RegEx just melts my brain :(

I need a function that does the following

  • given a String, determine if that string contains a VALID URL (not that it exists, just meets the criteria)
  • it must NOT be enclosed in ( ) or Quotes (single or double)
  • If such a string is found it needs to be “replaced” with

ie. two square brackets followed by the URL enclosed in ()

Extra sugar would be… if the URL does not start with HTTP:// or HTTPS:// then prepend HTTP://

Note for this, I don’t need to worry about other URL types… assumption will be HTTP only

s="my favorite website is www.rdS.com"
s=FixTheURL(s)

would become

EDIT : actually… it would need to become this

How about this…

[^’”(]([a-z0-9]+\\.[a-z0-9]+\\.[a-z0-9]+)[^’”)]

Replaced with

[http://\\1](http://\\1)

ok… I guess… not sure how to turn that into the required function

[code]dim theRegex as new RegEx
theRegex.options.greedy = False
theRegex.Options.TreatTargetAsOneLine = True

theRegex.searchPattern = your search pattern here
theRegex.ReplacementPattern = your replacement pattern here
new string = theRegex.Replace(old string)[/code]

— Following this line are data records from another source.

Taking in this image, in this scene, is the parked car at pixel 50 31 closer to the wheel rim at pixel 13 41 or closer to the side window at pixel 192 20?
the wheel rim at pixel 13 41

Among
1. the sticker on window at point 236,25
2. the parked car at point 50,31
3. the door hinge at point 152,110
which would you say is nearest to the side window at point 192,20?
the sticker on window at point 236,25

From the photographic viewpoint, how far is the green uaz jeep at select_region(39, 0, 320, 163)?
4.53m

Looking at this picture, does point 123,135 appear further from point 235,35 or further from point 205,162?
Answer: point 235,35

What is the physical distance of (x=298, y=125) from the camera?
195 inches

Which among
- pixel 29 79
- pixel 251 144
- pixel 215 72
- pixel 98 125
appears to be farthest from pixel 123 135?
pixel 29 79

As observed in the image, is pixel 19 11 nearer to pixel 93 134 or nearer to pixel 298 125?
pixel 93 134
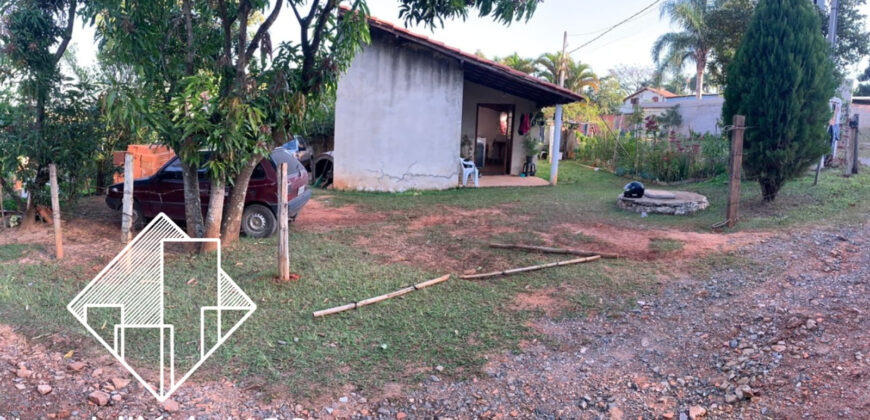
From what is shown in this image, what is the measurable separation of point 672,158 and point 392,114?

You also should check if the search pattern from Greg meets your needs. The regex is for three words with a point in between - as far as I can see at a glance. That wouldn’t capture the top level domains. It also wouldn’t capture cruftless domains where you don’t have a www.

If you use Kem’s excellent RegExRx product, he’s got a Copy as Xojo Code Function that does all that for you.

FWIW, It’s also an excellent way to learn how to use Regular Expressions.

Link to RegExRX in the Mac App Store

It’s really worth every cent! :slight_smile:

And a RegEx tool doesn’t help if you can’t make heads or tails of the code to begin with…

But thanks anyways.

RegExRX generates easy to understand native Xojo Code. And helps learning Regular Expressions.

The “Xojo” part is not a huge issue… its the RegEx part, and RegErRx won;t magically produce that… it will just tell me what a supplied pattern might do… If it took in an English description and spit out RegEx that would be one thing… but it doesn’t…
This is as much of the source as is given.